* [Provided text]
Recalling (2.2), we observe that (2.8) and (2.12) imply that \(\theta _{i}(2\pi )\), \(i=1,2\), can be written as

$$\begin{aligned} \begin{aligned} \theta _i(2\pi )&= \theta _{i,0}+2n\pi - \dfrac{\gamma _i}{2r_{i,0}} \int _0^{2\pi } C_i\left( \dfrac{\theta _{i,0}}{n} + t \right) p_i(t)\,dt\\&\quad + \frac{1}{r_{i,0}} \gamma _{i}n\phi _{i}(+\infty )(\Lambda _{i}(\theta _{i,0}-\theta _{i+1,0})-\alpha _{i}) +\dfrac{1}{r_{i,0}} \left( G_{i,i}(\theta _0,r_0)+G_{i,i+1}(\theta _0,r_0)\right) , \end{aligned} \end{aligned}$$

where \(\alpha _i, \Lambda _i\) are defined in (2.11), (2.9).

For \(i=1, 2\), let us now denote

$$\begin{aligned} \begin{aligned} \Phi _i(\theta _{i,0})&= -\dfrac{\gamma _i}{2}\int _0^{2\pi } C_i\left( \dfrac{\theta _{i,0}}{n}+t\right) p_i(t)\,dt, \\ L_i(\theta _{0})&=\Phi _i(\theta _{i,0}) +\gamma _{i}n\phi _{i}(+\infty )(\Lambda _{i}(\theta _{i,0}-\theta _{i+1,0})-\alpha _{i}), \end{aligned} \end{aligned}$$
(2.25)

* [Provided records]

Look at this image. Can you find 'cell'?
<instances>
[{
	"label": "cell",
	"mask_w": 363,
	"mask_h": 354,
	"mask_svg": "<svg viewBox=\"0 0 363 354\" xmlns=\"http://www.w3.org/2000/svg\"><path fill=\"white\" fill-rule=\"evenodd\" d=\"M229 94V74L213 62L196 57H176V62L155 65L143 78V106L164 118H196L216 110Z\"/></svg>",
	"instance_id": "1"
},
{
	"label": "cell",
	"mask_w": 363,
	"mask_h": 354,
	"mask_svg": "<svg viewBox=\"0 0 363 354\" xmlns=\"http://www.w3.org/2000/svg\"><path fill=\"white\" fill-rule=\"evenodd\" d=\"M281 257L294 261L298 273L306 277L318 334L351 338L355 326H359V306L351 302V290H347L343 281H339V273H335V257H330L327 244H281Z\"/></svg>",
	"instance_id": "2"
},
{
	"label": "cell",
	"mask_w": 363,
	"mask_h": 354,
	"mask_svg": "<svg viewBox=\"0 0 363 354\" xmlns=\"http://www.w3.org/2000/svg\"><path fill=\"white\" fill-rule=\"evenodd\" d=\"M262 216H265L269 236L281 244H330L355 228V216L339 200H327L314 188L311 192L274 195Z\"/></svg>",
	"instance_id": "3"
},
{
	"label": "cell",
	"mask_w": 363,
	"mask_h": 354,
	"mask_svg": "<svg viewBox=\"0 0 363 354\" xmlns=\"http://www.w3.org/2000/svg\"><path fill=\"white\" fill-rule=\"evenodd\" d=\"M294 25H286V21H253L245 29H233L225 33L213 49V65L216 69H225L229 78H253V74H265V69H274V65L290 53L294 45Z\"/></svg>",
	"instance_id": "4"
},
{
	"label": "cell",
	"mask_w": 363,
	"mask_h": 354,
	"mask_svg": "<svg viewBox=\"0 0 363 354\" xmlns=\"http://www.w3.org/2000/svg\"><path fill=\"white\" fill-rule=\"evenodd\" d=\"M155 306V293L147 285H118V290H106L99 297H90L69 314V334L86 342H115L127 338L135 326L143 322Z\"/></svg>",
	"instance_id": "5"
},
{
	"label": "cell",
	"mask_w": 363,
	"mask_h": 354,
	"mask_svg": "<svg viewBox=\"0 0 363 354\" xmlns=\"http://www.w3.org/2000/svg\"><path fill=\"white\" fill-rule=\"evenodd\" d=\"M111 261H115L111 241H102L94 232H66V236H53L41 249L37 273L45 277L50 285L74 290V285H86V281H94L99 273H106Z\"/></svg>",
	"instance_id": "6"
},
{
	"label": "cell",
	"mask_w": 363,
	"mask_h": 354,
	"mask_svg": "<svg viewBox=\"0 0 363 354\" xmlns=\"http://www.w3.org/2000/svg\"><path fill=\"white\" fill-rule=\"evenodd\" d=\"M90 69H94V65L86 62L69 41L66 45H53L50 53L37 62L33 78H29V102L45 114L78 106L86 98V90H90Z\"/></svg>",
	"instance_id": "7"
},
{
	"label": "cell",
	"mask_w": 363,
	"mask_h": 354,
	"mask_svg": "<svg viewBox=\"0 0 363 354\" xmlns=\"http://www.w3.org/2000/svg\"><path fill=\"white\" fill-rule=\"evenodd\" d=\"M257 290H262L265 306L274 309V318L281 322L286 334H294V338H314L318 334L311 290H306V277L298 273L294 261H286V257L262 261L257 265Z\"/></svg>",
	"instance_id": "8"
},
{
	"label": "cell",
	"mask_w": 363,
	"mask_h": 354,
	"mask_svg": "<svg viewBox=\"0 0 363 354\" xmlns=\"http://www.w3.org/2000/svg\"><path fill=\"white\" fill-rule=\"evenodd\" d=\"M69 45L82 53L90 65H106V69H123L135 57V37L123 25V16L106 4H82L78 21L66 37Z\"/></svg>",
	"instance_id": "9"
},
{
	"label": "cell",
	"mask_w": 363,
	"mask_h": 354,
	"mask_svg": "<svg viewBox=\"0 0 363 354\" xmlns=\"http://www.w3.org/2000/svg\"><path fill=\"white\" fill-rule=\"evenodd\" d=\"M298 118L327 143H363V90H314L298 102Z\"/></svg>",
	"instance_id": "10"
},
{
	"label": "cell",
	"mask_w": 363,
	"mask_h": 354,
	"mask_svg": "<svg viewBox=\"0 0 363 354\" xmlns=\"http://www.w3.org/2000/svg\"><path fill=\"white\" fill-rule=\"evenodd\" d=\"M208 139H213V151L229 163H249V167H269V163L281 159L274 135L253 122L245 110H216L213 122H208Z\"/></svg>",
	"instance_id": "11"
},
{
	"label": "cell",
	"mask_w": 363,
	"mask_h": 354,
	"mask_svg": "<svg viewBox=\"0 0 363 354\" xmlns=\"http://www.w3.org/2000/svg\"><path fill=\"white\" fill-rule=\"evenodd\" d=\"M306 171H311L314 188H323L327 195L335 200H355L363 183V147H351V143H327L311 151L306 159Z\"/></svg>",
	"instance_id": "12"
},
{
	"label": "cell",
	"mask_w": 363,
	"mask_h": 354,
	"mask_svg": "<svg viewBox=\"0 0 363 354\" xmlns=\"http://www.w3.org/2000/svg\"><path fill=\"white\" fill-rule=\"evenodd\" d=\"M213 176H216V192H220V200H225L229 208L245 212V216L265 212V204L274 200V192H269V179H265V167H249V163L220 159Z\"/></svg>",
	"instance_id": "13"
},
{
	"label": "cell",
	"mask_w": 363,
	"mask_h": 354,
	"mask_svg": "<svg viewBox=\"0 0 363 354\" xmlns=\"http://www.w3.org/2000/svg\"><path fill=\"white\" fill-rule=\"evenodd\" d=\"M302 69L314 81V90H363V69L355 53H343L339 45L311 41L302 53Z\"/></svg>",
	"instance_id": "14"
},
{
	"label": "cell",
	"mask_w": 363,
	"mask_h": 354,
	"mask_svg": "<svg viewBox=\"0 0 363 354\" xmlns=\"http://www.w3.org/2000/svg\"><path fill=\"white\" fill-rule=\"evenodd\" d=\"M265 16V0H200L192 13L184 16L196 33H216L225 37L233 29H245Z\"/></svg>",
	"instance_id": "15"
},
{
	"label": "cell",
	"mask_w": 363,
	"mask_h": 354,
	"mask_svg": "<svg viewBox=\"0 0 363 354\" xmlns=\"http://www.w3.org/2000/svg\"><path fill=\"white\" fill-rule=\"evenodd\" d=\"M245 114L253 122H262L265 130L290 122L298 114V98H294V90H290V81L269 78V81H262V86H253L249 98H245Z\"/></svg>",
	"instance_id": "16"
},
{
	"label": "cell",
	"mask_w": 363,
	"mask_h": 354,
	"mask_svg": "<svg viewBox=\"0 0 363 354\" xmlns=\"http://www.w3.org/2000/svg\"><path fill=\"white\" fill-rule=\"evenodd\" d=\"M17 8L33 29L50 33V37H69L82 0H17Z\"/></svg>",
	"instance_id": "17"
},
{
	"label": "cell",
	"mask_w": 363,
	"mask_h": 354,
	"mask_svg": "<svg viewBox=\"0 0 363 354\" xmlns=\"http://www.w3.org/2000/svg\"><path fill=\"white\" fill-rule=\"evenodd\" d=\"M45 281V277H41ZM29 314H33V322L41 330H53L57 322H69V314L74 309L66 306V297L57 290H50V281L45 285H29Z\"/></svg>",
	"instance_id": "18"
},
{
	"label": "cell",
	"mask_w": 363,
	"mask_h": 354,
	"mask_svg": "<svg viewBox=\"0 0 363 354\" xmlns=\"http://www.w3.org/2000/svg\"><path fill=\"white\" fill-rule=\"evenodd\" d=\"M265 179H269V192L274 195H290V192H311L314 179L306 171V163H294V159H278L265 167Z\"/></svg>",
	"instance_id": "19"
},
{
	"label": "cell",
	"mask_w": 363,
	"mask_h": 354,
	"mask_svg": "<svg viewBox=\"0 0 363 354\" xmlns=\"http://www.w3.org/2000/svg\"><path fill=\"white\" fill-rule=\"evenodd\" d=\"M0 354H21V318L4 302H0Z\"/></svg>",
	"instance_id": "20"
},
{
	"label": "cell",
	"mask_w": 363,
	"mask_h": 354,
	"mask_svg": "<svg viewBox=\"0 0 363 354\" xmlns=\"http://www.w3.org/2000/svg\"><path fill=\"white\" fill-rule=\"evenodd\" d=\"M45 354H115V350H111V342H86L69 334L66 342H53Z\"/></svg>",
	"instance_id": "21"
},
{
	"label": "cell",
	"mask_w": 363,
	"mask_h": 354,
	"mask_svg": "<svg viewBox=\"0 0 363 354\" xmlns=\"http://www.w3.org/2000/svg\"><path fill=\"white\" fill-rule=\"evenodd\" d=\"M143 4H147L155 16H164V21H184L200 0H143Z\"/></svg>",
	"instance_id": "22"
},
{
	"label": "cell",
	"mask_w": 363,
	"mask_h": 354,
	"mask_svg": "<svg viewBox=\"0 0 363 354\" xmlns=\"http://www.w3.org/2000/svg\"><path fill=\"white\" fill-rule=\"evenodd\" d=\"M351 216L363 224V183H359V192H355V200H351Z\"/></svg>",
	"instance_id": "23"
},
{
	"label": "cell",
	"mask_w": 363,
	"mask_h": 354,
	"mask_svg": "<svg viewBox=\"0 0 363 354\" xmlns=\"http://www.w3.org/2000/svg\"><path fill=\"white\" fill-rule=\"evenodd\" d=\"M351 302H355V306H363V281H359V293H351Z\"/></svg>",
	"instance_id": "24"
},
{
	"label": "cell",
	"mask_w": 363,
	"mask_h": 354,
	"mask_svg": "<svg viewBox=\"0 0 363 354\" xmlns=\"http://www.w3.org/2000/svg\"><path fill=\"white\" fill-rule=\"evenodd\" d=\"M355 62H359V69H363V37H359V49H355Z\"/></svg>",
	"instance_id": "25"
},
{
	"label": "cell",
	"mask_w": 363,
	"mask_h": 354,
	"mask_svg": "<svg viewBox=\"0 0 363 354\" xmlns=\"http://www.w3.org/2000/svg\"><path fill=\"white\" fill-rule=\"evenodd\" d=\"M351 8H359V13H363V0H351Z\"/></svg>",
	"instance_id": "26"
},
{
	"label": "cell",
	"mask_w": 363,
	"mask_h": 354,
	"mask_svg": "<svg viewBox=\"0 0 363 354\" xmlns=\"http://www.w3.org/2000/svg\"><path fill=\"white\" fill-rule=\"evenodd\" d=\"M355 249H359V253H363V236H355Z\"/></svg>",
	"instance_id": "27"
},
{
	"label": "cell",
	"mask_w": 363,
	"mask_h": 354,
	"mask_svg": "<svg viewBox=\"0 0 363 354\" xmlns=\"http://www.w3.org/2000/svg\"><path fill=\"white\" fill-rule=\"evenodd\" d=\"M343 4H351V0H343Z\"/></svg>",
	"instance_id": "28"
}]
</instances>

* [Work to complete] Pick up the derivation of \(\theta_i(2\pi)\) right after the definitions of \(\Phi_i\) and \(L_i\) labeled (2.25), and write its next few steps.

* [Result for this exercise]
for every \(\theta _0 =(\theta _{1,0},\theta _{2,0} )\in {\mathbb R}^{2} \). Then, we can summarize (2.21), (2.22), (2.23) and (2.24) as follows:

$$\begin{aligned} \left\{ \begin{aligned} {\theta _i}(2\pi )&= \theta _{i,0}+2\pi n+\dfrac{1}{r_{i,0}} \left[ L_i(\theta _0)+G_{i,i}(\theta _0,r_0)+G_{i,i+1}(\theta _0,r_0)\right] \\ r_i(2\pi )&= r_{i,0} -\dfrac{\partial L_i}{\partial \theta _{i,0}} (\theta _{0})+F_{i,i}(\theta _0,r_0)+F_{i,i+1}(\theta _0,r_0) \end{aligned} \right. \qquad \text {for } i=1,2, \end{aligned}$$
(2.26)

where

$$\begin{aligned} \begin{aligned}&\lim _{r_{i,0}\rightarrow +\infty } F_{i,i}(\theta _0,r_0) = \lim _{r_{i,0}\rightarrow +\infty } G_{i,i}(\theta _0,r_0) = 0&\text{ uniformly } \text{ w.r.t. } r_{i+1,0} \text{ and } \theta _{0}, \\ {}&\lim _{r_{i+1,0}\rightarrow +\infty } F_{i,i+1}(\theta _0,r_0) =\lim _{r_{i+1,0}\rightarrow +\infty } G_{i,i+1}(\theta _0,r_0)=0&\text{ uniformly } \text{ w.r.t. } r_{i,0} \text{ and } \theta _{0}. \end{aligned} \end{aligned}$$
(2.27)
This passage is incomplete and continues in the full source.